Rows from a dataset
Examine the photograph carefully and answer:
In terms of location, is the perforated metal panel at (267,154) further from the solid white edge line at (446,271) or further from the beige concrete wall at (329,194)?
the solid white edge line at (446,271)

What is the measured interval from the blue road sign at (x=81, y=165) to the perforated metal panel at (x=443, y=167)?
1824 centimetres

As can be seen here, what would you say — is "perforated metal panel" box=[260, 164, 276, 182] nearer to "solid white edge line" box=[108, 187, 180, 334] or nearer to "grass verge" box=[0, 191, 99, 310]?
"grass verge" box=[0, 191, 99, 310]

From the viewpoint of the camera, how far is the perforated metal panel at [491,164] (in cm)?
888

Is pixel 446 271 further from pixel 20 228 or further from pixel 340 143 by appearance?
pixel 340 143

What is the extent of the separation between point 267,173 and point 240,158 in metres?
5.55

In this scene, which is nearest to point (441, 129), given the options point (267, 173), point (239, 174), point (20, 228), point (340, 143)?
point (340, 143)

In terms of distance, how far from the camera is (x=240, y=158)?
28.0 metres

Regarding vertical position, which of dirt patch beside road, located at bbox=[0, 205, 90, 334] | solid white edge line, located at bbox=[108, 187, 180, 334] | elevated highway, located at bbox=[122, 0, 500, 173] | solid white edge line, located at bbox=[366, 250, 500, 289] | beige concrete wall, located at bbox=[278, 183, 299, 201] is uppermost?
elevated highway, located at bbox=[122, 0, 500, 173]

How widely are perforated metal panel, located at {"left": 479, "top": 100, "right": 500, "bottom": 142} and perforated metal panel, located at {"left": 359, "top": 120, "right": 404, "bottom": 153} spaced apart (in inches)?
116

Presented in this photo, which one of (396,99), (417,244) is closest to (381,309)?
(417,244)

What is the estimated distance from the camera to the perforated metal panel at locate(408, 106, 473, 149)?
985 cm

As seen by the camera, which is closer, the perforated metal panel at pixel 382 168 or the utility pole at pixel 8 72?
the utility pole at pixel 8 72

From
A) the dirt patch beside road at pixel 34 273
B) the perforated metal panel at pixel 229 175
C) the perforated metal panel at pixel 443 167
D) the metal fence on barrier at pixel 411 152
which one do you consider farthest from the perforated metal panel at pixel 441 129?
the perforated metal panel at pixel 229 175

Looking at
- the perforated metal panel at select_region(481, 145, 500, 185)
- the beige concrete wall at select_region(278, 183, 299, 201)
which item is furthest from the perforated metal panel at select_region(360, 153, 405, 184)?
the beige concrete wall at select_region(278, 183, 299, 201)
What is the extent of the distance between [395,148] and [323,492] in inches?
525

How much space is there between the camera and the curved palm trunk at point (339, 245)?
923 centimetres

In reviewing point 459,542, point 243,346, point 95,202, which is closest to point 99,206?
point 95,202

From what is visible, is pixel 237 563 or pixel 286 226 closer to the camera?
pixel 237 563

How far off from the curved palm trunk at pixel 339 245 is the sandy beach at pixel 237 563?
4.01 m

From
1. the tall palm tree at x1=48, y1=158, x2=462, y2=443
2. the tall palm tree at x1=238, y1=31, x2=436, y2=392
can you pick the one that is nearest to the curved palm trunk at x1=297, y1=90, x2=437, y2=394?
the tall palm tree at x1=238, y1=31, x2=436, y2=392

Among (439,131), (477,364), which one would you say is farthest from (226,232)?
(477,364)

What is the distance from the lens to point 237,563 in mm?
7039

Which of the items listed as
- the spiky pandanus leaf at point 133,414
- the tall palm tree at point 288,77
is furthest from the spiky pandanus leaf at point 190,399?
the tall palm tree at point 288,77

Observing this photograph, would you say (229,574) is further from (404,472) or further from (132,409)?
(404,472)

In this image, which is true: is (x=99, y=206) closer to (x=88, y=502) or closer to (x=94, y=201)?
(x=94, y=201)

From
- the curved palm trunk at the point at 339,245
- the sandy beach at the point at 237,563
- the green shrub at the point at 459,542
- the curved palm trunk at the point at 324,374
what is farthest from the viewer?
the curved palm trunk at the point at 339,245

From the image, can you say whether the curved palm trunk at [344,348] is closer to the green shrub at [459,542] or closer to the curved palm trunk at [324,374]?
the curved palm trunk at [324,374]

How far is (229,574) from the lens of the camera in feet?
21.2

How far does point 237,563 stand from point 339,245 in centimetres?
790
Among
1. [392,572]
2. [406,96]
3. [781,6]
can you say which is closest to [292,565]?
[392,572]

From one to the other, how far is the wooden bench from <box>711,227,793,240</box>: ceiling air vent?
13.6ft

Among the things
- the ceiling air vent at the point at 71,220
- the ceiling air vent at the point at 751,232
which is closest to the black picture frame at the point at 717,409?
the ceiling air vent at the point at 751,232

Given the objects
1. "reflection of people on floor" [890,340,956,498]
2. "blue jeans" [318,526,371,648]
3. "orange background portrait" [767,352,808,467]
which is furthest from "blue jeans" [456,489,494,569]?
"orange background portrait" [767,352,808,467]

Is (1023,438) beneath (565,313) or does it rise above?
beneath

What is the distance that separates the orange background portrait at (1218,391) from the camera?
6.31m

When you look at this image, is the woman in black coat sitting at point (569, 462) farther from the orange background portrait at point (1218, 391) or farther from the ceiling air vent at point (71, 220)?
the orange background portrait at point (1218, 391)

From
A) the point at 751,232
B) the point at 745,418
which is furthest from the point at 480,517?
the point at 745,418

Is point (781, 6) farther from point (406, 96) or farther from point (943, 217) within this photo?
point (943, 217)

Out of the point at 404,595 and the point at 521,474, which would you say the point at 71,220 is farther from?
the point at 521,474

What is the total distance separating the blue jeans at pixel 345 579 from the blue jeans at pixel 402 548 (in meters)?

Problem description: Each entry above is to be set down again in exactly the same words.

The response:
Examine the photograph carefully and answer:
In terms of location, is the perforated metal panel at (267,154) further from the solid white edge line at (446,271) or further from the beige concrete wall at (329,194)?
the solid white edge line at (446,271)

What is the measured interval from the blue road sign at (x=81, y=165) to the perforated metal panel at (x=443, y=167)?
1824 centimetres

As can be seen here, what would you say — is "perforated metal panel" box=[260, 164, 276, 182] nearer to "solid white edge line" box=[108, 187, 180, 334] or nearer to "grass verge" box=[0, 191, 99, 310]?
"grass verge" box=[0, 191, 99, 310]

From the viewpoint of the camera, how far is the perforated metal panel at [491,164] (in cm)?
888

Is pixel 446 271 further from pixel 20 228 or further from pixel 340 143 by appearance?
pixel 340 143

What is the extent of the separation between point 267,173 and point 240,158 in metres?
5.55

In this scene, which is nearest to point (441, 129), given the options point (267, 173), point (239, 174), point (20, 228), point (340, 143)?
point (340, 143)

In terms of distance, how far from the camera is (x=240, y=158)?
28.0 metres

Regarding vertical position, which of dirt patch beside road, located at bbox=[0, 205, 90, 334] | solid white edge line, located at bbox=[108, 187, 180, 334] | elevated highway, located at bbox=[122, 0, 500, 173] | solid white edge line, located at bbox=[366, 250, 500, 289] | beige concrete wall, located at bbox=[278, 183, 299, 201] is uppermost?
elevated highway, located at bbox=[122, 0, 500, 173]

How widely are perforated metal panel, located at {"left": 479, "top": 100, "right": 500, "bottom": 142} and perforated metal panel, located at {"left": 359, "top": 120, "right": 404, "bottom": 153} spaced apart (in inches)?
116

Presented in this photo, which one of (396,99), (417,244) is closest to (381,309)?
(417,244)

What is the estimated distance from the camera to the perforated metal panel at locate(408, 106, 473, 149)?
985 cm

As seen by the camera, which is closer, the perforated metal panel at pixel 382 168 or the utility pole at pixel 8 72?
the utility pole at pixel 8 72

From
A) the dirt patch beside road at pixel 34 273
B) the perforated metal panel at pixel 229 175
C) the perforated metal panel at pixel 443 167
D) the metal fence on barrier at pixel 411 152
which one do you consider farthest from the perforated metal panel at pixel 441 129?
the perforated metal panel at pixel 229 175

Looking at
- the perforated metal panel at select_region(481, 145, 500, 185)
- the beige concrete wall at select_region(278, 183, 299, 201)
which item is furthest from the perforated metal panel at select_region(360, 153, 405, 184)?
the beige concrete wall at select_region(278, 183, 299, 201)
What is the extent of the distance between [395,148] and [323,492] in inches?
525

How much space is there between the camera and the curved palm trunk at point (339, 245)?
923 centimetres

In reviewing point 459,542, point 243,346, point 95,202, which is closest to point 99,206?
point 95,202

From what is visible, is pixel 237 563 or pixel 286 226 closer to the camera?
pixel 237 563

How far off from the curved palm trunk at pixel 339 245 is the sandy beach at pixel 237 563?
4.01 m

From
1. the tall palm tree at x1=48, y1=158, x2=462, y2=443
2. the tall palm tree at x1=238, y1=31, x2=436, y2=392
can you pick the one that is nearest to the curved palm trunk at x1=297, y1=90, x2=437, y2=394?
the tall palm tree at x1=238, y1=31, x2=436, y2=392

Among (439,131), (477,364), which one would you say is farthest from (226,232)?
(477,364)

What is the distance from the lens to point 237,563 in mm?
7039

Which of the items listed as
- the spiky pandanus leaf at point 133,414
- the tall palm tree at point 288,77
is furthest from the spiky pandanus leaf at point 190,399?
the tall palm tree at point 288,77

Observing this photograph, would you say (229,574) is further from (404,472) or further from (132,409)?
(404,472)

In this image, which is true: is (x=99, y=206) closer to (x=88, y=502) or closer to (x=94, y=201)?
(x=94, y=201)

From
- the curved palm trunk at the point at 339,245
- the sandy beach at the point at 237,563
- the green shrub at the point at 459,542
- the curved palm trunk at the point at 324,374
what is farthest from the viewer?
the curved palm trunk at the point at 339,245

From the image, can you say whether the curved palm trunk at [344,348] is closer to the green shrub at [459,542] or closer to the curved palm trunk at [324,374]?
the curved palm trunk at [324,374]

How far is (229,574) from the lens of the camera in feet?
21.2

How far does point 237,563 stand from point 339,245 in centimetres?
790
Among
1. [392,572]
2. [406,96]
3. [781,6]
can you say which is closest to [292,565]?
[392,572]

From one to the other, how far is the wooden bench from <box>711,227,793,240</box>: ceiling air vent?
13.6ft

Among the things
- the ceiling air vent at the point at 71,220
- the ceiling air vent at the point at 751,232
which is closest to the black picture frame at the point at 717,409?
the ceiling air vent at the point at 751,232

Given the objects
1. "reflection of people on floor" [890,340,956,498]
2. "blue jeans" [318,526,371,648]
3. "orange background portrait" [767,352,808,467]
which is furthest from "blue jeans" [456,489,494,569]?
"orange background portrait" [767,352,808,467]

Is (1023,438) beneath (565,313) or does it rise above?
beneath

What is the distance that separates the orange background portrait at (1218,391) from the camera?
6.31m

When you look at this image, is the woman in black coat sitting at point (569, 462) farther from the orange background portrait at point (1218, 391) or farther from the ceiling air vent at point (71, 220)?
the orange background portrait at point (1218, 391)

From
A) the point at 751,232
B) the point at 745,418
which is furthest from the point at 480,517?
the point at 745,418

Is point (781, 6) farther from point (406, 96) or farther from point (943, 217) within this photo?
point (943, 217)

Out of the point at 404,595 and the point at 521,474, which would you say the point at 71,220 is farther from?
the point at 521,474

What is the total distance separating the blue jeans at pixel 345 579 from the blue jeans at pixel 402 548 (in meters)?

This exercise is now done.